Le cinématographe Joly d'A. Milhes (7-[21] août 1896)

Le photographe de Rethel, A. Milhès se lance dans l'exploitation d'un cinématographe Joly qu'il va présenter dans les Ardennes. Il commence à présenter l'appareil dans la commune où il est installé :

Le cinématographe.- Nous devons à l'intelligente initiative de M. Milhès, photographe à Rethel, si avantageusement connu dans la région, d'avoir passé hier soir quelques instants fort agréables. M. Milhès, doué d'une rare activité, a voulu faire jouir ses concitoyens de la vue d'un spectacle des plus attrayants, absolument nouveau : nous voulons parler des projections lumineuses de photographies vivantes et animées, faites au moyen d'un appareil des plus perfectionnés appelé le cinématographe. A l'aide de cet appareil, on arrive à donner la vie et le mouvement à des scènes variées de photographies instantanées, qui sont retracées dans leurs moindres détails, avec une réalité, une netteté véritablement extraordinaire. Il n'est pas jusqu'aux plus petits mouvements, jusqu'aux gestes les plus infimes, qui ne soient reproduits d'une façon merveilleuse et irréprochable. C'est ainsi qu'entre autres tableaux que nous avons remarqué notamment : L'arrivée d'un train, qu'on voit venir de loin, entrer en gare avec sa vitesse normale, pour s'arrêter lentement ; les voyageurs en descendent et prennent rapidement le chemin de la sortie ; l'un d'eux fume une cigarette dont il rejette la fumée qui apparaît fort distinctement. Un autre tableau représente le Passage d'un régiment ; la marche des pioupious est cadencée, régulière ; les officiers sont à cheval et on distingue sans peine les mouvements divers des hommes et des animaux. Nous citerons encore Une nourrice, se livrant à la toilette minutieuse d'un bébé qu'elle essuie, lave et emmaillotte, pendant qu'une femme vaque aux besoins de la nourrice, à laquelle elle passe linge, cuvette, etc. En résumé, ces reproductions de scènes de la rue et de la vie par le cinématographe sont réellement attrayantes et dignes d'être vues ; nous ne doutons pas que l'audacieuse tentative de M. Milhès, les efforts minutieux apportés par lui pour la difficile installation de cet appareil, ne soient couronnés de tout le succès qu'ils méritent. En ce qui nous concerne, nous engageons vivement nos concitoyens à aller assister aux intéressantes séances que va donner régulièrement M. Milhès ; ils ne regretteront certes pas leur temps.

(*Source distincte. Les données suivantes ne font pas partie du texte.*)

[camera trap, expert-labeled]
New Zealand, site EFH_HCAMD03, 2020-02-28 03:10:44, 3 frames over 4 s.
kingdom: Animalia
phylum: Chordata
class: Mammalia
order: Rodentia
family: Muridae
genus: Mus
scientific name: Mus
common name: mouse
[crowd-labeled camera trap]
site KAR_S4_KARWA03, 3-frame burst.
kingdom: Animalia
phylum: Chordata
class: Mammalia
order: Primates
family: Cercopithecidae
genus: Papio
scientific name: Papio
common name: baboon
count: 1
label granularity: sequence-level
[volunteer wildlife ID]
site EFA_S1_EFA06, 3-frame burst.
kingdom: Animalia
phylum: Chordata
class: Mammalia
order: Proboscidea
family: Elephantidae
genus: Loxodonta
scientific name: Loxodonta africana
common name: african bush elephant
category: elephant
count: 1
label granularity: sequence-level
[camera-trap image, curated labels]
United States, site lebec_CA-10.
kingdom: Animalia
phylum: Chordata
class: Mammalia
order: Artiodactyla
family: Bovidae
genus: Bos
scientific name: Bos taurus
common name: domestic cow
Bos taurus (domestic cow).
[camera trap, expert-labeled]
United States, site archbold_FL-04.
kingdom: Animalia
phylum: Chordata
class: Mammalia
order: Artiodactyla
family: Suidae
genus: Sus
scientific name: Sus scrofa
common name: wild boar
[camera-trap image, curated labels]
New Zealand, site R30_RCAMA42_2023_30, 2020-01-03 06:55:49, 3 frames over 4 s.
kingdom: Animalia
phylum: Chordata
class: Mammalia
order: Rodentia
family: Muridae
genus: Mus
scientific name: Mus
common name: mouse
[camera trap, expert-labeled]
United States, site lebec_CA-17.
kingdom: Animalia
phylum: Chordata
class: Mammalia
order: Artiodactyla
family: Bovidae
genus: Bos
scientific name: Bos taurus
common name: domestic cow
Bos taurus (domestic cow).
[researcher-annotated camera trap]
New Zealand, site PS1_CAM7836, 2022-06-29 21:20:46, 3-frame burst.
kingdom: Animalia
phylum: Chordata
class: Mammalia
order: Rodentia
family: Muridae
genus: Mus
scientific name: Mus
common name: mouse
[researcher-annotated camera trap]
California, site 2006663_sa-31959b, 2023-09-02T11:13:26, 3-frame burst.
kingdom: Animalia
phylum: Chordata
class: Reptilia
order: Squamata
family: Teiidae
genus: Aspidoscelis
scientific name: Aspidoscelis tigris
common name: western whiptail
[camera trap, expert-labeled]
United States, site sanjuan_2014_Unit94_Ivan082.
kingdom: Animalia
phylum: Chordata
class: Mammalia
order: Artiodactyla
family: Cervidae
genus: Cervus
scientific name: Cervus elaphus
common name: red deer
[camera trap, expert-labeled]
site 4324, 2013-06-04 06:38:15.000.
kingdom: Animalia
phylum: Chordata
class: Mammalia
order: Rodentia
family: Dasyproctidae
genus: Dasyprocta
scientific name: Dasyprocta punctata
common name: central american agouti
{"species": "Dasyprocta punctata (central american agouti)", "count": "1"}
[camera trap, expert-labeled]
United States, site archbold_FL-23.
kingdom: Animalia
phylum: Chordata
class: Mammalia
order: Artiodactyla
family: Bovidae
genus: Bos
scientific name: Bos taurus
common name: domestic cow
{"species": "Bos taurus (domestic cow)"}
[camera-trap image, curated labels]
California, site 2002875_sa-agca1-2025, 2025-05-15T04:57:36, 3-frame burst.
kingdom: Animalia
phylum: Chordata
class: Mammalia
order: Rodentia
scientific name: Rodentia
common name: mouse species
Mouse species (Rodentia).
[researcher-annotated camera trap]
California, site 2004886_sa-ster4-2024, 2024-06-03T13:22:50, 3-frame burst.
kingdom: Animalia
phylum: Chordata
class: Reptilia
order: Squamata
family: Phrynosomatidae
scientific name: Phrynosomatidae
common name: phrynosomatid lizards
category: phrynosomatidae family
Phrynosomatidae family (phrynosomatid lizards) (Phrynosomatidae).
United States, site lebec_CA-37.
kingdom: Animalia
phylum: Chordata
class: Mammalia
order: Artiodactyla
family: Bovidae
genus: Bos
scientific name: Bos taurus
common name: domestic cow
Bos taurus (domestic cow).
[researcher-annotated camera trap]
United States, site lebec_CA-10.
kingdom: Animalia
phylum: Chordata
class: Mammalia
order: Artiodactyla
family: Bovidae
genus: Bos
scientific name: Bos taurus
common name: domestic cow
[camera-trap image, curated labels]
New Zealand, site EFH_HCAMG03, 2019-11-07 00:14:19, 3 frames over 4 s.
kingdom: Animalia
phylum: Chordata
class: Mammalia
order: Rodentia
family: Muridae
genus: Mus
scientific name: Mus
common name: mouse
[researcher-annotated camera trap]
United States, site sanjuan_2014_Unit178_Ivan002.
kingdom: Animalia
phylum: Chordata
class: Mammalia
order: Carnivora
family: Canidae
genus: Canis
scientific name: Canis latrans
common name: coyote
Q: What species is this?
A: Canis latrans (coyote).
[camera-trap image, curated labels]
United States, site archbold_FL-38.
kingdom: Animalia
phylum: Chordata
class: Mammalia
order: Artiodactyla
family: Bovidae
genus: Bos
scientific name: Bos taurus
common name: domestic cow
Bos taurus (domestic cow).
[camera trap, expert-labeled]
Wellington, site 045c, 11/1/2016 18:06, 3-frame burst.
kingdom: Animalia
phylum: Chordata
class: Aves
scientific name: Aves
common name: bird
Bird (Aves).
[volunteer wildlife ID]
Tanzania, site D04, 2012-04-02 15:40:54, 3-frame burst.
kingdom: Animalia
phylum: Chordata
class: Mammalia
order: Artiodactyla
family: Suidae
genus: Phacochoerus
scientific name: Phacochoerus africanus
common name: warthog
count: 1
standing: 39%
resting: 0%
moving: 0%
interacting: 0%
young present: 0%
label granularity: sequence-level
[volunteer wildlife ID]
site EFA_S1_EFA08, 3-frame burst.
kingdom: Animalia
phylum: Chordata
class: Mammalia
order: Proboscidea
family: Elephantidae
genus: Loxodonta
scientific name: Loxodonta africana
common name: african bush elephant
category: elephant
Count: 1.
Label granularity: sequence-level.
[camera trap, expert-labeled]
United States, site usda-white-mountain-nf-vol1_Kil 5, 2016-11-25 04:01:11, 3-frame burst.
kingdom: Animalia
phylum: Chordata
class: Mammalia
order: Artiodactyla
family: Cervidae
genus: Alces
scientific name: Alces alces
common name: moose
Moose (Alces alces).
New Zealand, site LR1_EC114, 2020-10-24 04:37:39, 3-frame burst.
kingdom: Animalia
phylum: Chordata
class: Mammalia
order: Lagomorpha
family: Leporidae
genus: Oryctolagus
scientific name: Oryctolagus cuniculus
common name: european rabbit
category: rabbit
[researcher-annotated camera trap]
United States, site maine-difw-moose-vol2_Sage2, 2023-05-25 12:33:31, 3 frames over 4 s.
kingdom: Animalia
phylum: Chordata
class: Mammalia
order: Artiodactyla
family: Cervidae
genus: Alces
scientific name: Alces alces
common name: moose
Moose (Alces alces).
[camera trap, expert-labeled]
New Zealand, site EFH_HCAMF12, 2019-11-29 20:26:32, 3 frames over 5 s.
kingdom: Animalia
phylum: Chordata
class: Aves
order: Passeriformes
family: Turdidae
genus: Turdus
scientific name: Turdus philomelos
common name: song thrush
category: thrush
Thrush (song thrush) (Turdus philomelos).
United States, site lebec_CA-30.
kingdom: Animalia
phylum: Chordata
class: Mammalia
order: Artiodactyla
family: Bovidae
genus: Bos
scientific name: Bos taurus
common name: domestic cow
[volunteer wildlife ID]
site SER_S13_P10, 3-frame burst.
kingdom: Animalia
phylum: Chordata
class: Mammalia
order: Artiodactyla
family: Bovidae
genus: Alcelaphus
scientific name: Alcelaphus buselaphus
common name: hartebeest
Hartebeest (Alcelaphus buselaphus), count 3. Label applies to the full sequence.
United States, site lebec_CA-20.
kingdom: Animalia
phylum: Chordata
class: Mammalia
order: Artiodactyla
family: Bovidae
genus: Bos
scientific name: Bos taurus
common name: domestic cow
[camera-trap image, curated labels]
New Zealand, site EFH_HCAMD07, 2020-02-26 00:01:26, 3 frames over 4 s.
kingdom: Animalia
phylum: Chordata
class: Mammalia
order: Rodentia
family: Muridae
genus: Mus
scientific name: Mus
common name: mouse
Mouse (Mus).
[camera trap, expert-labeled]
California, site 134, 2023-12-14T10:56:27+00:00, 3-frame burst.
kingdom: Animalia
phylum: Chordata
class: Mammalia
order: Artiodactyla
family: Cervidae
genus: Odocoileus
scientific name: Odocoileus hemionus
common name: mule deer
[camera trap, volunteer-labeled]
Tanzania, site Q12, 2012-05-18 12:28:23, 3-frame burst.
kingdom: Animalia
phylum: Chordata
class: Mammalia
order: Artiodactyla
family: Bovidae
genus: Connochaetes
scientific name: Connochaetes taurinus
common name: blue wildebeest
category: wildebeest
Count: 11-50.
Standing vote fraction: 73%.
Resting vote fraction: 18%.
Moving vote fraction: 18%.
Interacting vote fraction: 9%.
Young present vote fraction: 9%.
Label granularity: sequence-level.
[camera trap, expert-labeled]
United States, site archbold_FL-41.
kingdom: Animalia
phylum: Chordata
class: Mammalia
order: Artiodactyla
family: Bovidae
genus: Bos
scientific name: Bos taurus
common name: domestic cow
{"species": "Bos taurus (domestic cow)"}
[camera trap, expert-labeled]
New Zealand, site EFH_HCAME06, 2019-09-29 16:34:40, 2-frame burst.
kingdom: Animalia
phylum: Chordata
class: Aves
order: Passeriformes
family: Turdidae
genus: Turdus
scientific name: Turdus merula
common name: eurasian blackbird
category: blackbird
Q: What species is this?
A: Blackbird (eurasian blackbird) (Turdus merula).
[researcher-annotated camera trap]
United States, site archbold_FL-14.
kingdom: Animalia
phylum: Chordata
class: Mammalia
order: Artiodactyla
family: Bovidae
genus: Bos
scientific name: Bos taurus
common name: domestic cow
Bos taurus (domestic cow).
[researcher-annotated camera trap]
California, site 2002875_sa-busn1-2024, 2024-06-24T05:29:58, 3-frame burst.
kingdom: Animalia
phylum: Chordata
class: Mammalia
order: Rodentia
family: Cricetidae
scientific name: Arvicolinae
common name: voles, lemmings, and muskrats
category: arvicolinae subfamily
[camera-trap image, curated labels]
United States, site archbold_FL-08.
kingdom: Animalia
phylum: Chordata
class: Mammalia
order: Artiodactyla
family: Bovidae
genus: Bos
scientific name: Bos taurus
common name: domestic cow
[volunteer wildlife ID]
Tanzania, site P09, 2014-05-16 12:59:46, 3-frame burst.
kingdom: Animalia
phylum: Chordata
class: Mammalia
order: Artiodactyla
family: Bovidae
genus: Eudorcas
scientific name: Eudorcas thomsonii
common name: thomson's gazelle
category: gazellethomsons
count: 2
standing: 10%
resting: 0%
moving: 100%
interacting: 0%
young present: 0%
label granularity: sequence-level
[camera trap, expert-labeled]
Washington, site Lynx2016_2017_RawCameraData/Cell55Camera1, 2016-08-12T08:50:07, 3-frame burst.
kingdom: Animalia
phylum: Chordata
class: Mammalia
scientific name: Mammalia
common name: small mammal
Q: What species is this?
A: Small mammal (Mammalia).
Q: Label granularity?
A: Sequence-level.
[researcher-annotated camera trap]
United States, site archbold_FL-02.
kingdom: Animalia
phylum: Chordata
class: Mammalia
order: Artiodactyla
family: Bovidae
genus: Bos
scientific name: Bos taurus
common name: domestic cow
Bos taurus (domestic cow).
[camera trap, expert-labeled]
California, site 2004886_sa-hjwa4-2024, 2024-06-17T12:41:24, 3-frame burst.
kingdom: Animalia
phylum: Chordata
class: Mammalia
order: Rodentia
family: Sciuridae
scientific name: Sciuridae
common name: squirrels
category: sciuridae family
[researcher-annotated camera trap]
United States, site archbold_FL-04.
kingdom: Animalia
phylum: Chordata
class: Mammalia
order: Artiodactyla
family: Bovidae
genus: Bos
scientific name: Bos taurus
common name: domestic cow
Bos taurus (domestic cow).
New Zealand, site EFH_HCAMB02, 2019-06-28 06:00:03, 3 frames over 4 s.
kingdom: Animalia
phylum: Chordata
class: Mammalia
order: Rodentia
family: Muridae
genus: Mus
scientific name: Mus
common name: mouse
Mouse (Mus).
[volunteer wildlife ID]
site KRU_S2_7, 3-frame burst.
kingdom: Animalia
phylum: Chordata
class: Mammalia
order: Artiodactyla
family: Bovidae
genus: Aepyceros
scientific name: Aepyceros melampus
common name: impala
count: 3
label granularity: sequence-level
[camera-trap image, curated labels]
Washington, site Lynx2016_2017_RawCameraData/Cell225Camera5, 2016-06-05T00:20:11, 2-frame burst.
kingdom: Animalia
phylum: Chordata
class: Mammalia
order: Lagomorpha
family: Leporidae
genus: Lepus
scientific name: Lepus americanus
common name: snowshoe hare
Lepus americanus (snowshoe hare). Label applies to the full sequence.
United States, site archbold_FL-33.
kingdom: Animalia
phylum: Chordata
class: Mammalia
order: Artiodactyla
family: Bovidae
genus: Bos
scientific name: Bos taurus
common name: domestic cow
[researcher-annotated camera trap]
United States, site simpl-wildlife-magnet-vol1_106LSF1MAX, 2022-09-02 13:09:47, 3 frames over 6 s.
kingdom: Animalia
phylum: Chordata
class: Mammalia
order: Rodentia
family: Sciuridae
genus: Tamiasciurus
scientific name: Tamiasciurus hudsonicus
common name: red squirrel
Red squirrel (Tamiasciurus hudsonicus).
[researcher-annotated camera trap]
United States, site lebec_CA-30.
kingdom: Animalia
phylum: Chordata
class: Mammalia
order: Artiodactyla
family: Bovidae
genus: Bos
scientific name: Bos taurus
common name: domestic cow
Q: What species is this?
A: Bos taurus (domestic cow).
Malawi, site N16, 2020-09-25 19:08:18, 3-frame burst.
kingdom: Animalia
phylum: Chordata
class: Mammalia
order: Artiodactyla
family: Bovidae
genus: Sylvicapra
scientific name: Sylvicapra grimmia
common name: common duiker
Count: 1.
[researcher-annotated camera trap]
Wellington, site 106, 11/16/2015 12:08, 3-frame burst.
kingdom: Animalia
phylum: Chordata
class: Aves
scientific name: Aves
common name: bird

Les Ardennes, Charleville, 8 août 1896.

Si l'on en croit le journaliste, cette première séance de vues animées s'est déroulée sans encombre. En outre, nous disposons de quelques titres du répertoire d'A. Milhès, complétés par un autre journal local qui propose de nouveaux titres pour une séance spéciale reservée aux scolaires, comme ont l'habitude de le faire les pionniers du cinématographe :

RETHEL. — Séance de cinématographie. — M. Milhès, photographe en notre ville, a eu l'heureuse idée d'offrir aux élèves des écoles primaires, garçons et filles, une séance à prix très réduits au cours de laquelle il a fait défiler devant leurs yeux charmés, les « tableaux vivants » de l'ingénieux appareil appelé cinématographe.
La succession rapide de vues prises à la vitesse incroyable de quinze par seconde, produit l'illusion la plus parfaite de la vie réelle et fait voir les scènes comme entrevues à travers la fenêtre, du coin du feu.
Voici d'abord les « brûleurs d'herbe », puis l'amusante « Réserve aux chèvres » du Jardin des Tuileries, ensuite la « Nourrice » qui procède le plus naturellement du monde à la toilette de Bébé. — La « Mer à Trouville » nous montre les vagues se couronnant peu à peu de blanche écume.
Après « Les Pompiers à Vienne », on applaudit bien fort la « Leçon de gymnastique au lycée de jeunes filles » avec le moniteur passant dans les rangs pour rectifier les mouvements. A « l'arrivée du train » on assiste à tous les mouvements qui en résulte dans une gare ; puis le « Passage du Régiment » nous fait admirer la belle cadence de nos troupiers qui ne se laissent pas distraire par les menus incidents de la rue.
En remerciant M. Milhès de l'aimable attention qu'il a eue, nous lui souhaitons auprès du public un succès d'autant plus légitime qu'il s'est imposé, croyons-nous savoir, de lourds sacrifices pour vulgariser une invention encore assez récente et qui procure un spectacle des plus attrayants.


Le Petit Ardennais, Charleville, 17 août 1896, p. 2.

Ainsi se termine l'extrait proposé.